Тот поспешно отвернулся, смущенно прикрыв глаза рукою.

Насколько мог судить Куатемок, лодка плыла к дворцу правителя… Вот обогнула храм, большую многолюдную площадь, за которой виднелись белоснежные здания Тлателолько, из города-соперника давно превратившегося в город-спутник, деловой центр столицы, именно там еще со времен Асотля располагался обширный – и самый главный – городской рынок. На котором торговали всем. Даже дерьмом – для удобрений. Вместо денег, насколько помнил Асотль, ходили костяные трубочки с золотым песком, перья кецаля, редкие раковины, какао-бобы и – для более солидных расчетов – отрезы тканей – куачтли.

Повсюду было огромное количество людей, и вовсе не бездельников – торговцев, покупателей, спешащих по делам судебных клерков: жители города, со времен пытавшегося выстроить правовое государство Асотля, отличались азартной страстью к сутяжничеству. По каналам деловито проплывали лодки-каноэ, большие – грузовые, и поменьше – рыбачьи, либо везущие какого-нибудь важного человека. В таких случаях кроме гребца-рулевого в лодке имелся еще слуга с опахалом.

– Да-а, красиво жить не запретишь! – с восхищением произнес Куатемок и, когда лодка ткнулась бортом в причал, прыжком выскочил на твердую землю.

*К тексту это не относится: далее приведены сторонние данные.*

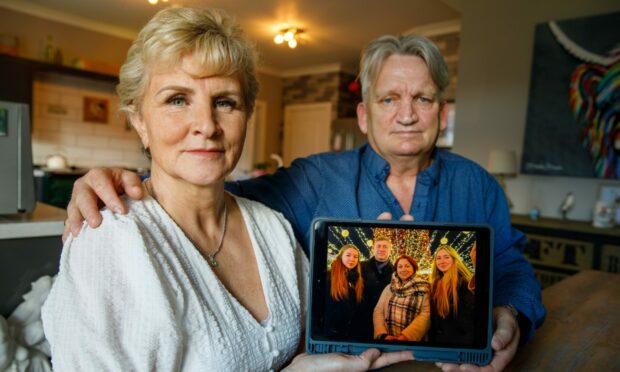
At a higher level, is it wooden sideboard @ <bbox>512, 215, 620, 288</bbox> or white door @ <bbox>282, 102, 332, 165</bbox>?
white door @ <bbox>282, 102, 332, 165</bbox>

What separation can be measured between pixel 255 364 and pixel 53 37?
17.3 ft

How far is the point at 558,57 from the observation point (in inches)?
134

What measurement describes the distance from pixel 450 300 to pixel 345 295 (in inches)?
7.4

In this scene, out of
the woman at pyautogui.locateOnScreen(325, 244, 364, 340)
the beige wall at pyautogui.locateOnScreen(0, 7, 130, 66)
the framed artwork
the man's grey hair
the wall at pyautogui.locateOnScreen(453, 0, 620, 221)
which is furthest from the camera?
the beige wall at pyautogui.locateOnScreen(0, 7, 130, 66)

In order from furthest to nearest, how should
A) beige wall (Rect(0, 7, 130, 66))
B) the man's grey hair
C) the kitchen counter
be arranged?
beige wall (Rect(0, 7, 130, 66)) < the kitchen counter < the man's grey hair

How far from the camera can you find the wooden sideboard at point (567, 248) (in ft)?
9.43

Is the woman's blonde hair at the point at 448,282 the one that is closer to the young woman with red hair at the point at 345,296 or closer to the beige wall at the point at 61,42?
the young woman with red hair at the point at 345,296

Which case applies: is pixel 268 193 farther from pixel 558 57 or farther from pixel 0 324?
pixel 558 57

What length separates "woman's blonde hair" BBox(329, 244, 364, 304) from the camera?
77cm

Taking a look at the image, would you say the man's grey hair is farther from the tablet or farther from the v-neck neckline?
the v-neck neckline

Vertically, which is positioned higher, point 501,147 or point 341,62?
point 341,62

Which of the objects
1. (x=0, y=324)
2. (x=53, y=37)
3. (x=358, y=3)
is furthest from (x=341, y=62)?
(x=0, y=324)

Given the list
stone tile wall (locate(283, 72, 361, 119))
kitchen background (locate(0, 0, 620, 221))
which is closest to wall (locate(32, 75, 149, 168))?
kitchen background (locate(0, 0, 620, 221))

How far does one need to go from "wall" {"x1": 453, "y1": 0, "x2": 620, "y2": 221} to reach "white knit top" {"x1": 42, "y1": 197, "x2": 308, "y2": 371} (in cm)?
331
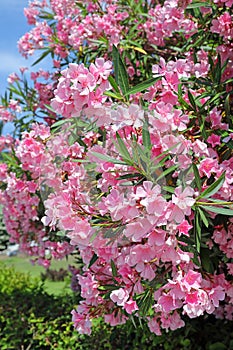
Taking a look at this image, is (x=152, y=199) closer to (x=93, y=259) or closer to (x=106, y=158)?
(x=106, y=158)

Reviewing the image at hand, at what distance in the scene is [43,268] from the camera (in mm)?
9773

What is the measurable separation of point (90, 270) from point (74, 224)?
49 centimetres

Все прибывшие – жрец, сановники, охрана – тут же последовали за ним.

Правда, не совсем… Сановники и жрец по пути куда-то свернули, хорошо, хоть тот добродушный толстячок-чиновник все-таки обернулся, напомнив, что великий тлатоани Моктекусома Шокойоцин ждет всех особо приближенных пилли во втором часу дня, не позднее шестого звука трубы.

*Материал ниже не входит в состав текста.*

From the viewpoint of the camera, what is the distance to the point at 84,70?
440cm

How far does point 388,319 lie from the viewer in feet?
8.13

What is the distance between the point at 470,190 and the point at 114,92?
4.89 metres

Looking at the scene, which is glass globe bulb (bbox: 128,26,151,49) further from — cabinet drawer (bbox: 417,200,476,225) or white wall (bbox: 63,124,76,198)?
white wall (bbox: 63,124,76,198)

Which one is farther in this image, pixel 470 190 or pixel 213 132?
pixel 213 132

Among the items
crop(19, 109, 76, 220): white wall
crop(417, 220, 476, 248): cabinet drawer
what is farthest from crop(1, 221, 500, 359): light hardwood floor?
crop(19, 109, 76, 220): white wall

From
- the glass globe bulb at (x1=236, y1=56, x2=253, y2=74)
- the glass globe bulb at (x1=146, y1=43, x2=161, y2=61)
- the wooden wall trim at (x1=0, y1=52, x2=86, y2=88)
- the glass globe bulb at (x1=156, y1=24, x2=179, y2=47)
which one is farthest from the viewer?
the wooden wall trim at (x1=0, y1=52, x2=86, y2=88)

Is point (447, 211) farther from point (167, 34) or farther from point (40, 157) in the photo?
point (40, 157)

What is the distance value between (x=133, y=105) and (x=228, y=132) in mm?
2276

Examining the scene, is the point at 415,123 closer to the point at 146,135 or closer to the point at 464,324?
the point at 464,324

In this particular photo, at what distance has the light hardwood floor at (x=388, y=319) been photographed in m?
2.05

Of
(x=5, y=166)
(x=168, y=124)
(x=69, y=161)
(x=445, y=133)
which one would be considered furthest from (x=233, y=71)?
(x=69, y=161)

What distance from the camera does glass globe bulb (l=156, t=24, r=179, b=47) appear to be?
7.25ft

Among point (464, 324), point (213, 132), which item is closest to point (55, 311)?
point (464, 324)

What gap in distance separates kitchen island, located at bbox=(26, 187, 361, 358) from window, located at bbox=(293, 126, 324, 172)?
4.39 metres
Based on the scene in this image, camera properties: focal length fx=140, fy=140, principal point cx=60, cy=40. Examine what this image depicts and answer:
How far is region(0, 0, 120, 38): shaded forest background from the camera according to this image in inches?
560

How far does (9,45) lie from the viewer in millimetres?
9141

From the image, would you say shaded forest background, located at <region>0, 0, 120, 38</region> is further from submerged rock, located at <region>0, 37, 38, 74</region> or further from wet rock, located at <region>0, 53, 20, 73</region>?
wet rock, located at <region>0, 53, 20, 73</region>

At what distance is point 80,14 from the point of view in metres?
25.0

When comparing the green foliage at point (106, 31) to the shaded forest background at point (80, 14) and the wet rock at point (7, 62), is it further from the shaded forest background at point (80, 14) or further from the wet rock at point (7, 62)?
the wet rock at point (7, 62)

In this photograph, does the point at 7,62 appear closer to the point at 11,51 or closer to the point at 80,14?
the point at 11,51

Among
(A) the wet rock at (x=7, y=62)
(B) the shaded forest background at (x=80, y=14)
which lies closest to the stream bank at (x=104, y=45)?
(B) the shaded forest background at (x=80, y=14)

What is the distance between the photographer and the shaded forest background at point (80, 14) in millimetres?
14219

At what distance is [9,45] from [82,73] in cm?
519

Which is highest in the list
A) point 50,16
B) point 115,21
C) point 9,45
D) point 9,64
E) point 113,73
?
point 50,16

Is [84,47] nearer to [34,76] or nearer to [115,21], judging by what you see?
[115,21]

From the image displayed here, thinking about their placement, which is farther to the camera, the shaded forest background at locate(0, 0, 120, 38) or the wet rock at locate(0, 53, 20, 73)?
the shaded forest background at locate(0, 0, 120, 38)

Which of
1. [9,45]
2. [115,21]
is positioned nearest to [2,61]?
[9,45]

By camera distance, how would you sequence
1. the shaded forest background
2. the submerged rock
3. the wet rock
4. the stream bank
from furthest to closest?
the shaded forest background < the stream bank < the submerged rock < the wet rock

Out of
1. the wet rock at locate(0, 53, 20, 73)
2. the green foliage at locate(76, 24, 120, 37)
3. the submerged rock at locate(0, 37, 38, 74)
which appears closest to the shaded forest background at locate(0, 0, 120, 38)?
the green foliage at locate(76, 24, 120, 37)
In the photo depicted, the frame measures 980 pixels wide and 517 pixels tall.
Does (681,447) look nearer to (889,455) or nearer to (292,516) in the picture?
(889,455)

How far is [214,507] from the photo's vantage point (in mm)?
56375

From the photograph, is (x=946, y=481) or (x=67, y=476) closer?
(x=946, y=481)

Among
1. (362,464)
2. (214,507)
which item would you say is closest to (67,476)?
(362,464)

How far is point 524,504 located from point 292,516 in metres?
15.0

– Шестой звук трубы, – задумчиво повторил молодой человек. – Да-а… Здравствуйте, дорогие товарищи, – в Москве пятнадцать часов… В Ашхабаде – семнадцать. В Караганде – восемнадцать… в Петропавловске-Камчатском – полночь! Короче, полный бардак и анархия!

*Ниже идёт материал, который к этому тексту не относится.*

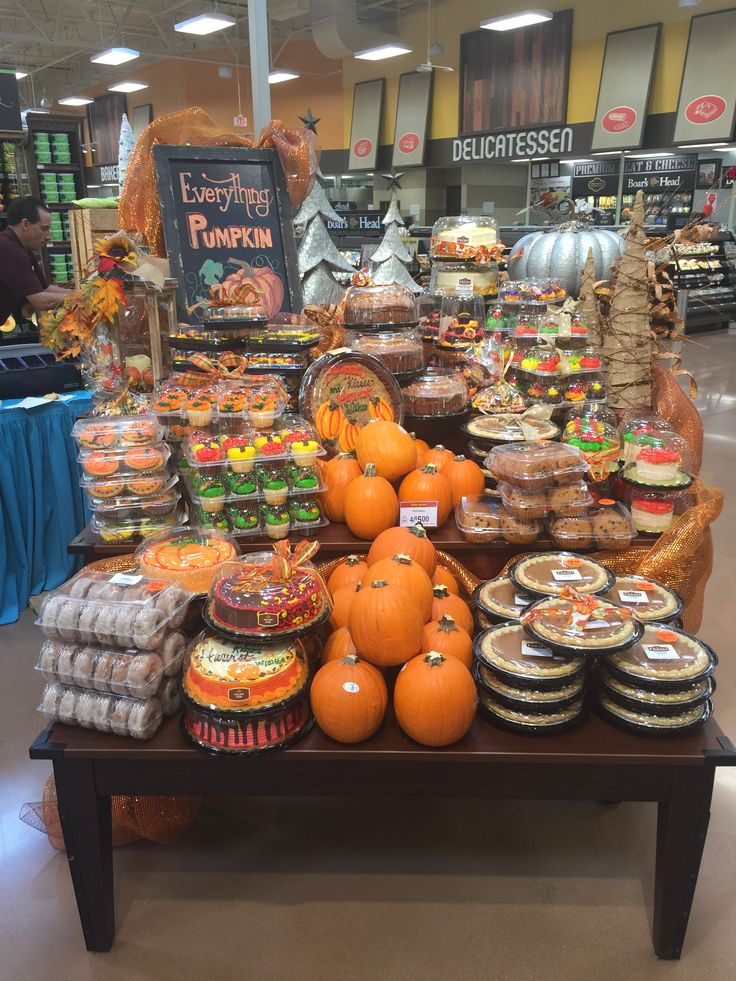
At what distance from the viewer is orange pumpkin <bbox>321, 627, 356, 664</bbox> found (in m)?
1.76

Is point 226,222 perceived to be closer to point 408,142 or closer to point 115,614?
point 115,614

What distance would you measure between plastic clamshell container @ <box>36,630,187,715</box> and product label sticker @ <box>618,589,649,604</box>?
1118mm

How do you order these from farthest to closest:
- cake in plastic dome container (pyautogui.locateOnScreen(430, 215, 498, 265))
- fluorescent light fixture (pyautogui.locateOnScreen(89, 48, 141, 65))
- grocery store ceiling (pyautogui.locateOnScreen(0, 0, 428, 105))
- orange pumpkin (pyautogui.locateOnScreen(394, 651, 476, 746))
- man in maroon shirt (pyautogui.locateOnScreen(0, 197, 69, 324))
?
grocery store ceiling (pyautogui.locateOnScreen(0, 0, 428, 105))
fluorescent light fixture (pyautogui.locateOnScreen(89, 48, 141, 65))
man in maroon shirt (pyautogui.locateOnScreen(0, 197, 69, 324))
cake in plastic dome container (pyautogui.locateOnScreen(430, 215, 498, 265))
orange pumpkin (pyautogui.locateOnScreen(394, 651, 476, 746))

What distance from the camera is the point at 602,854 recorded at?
2.01m

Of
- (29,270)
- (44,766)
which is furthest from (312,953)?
(29,270)

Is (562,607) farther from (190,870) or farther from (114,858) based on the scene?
(114,858)

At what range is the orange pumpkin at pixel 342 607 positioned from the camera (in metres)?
1.92

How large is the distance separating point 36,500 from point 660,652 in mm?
2873

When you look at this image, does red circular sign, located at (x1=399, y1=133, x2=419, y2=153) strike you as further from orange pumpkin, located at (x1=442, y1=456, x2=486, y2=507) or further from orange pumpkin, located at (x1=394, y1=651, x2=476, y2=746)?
orange pumpkin, located at (x1=394, y1=651, x2=476, y2=746)

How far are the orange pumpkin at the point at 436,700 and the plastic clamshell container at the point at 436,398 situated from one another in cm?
122

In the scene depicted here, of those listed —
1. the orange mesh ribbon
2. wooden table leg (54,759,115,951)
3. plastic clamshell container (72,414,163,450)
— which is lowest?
wooden table leg (54,759,115,951)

И сам же засмеялся себе под нос, тут же прикинув: как определить время? После шестого звука трубы… Вероятно, трубят с теокалли… да, с вершины пирамиды хорошо слышно. Ладно, наверное, все-таки время еще есть… Будем надеяться. Однако куда же теперь идти? Если здесь дворец, точнее, дворцовый комплекс – вот он, то… По идее, тогда и он, Куатемок, должен жить где-нибудь тут, рядом… Он ведь все-таки родной племянник правителя… По здешним законам – наследник! Да, все правильно… Однако куда идти… Не спрашивать же у дворцовой стражи… У стражи – да, слишком уж подозрительно, а вот у слуг… во-он у тех, что потащили с большой только что причалившей лодки корзины с землей и цветами. Самому, конечно, не надо спрашивать… послать есть кого!

– Несауа!

– Да, вождь?

– Не в службу, а в дружбу – идите пока ко мне в дом… Во-он, мимо лодок, дальше не будут объяснять – спросите, вон, у слуг…

– А…

– А я пока воздухом подышу… Вас нагоню… Скоро.

– Но…

– Я сказал – вы исполняйте!

Несауа поспешно махнул рукой своим парням. Ушли… Ага, вот спросили дорогу у лодочника. Тот показал… Вот так! Кто хочешь – приходи, что хочешь – бери, никто не запрещает, наоборот, все с удовольствием покажут, где тут квартира, где деньги лежат.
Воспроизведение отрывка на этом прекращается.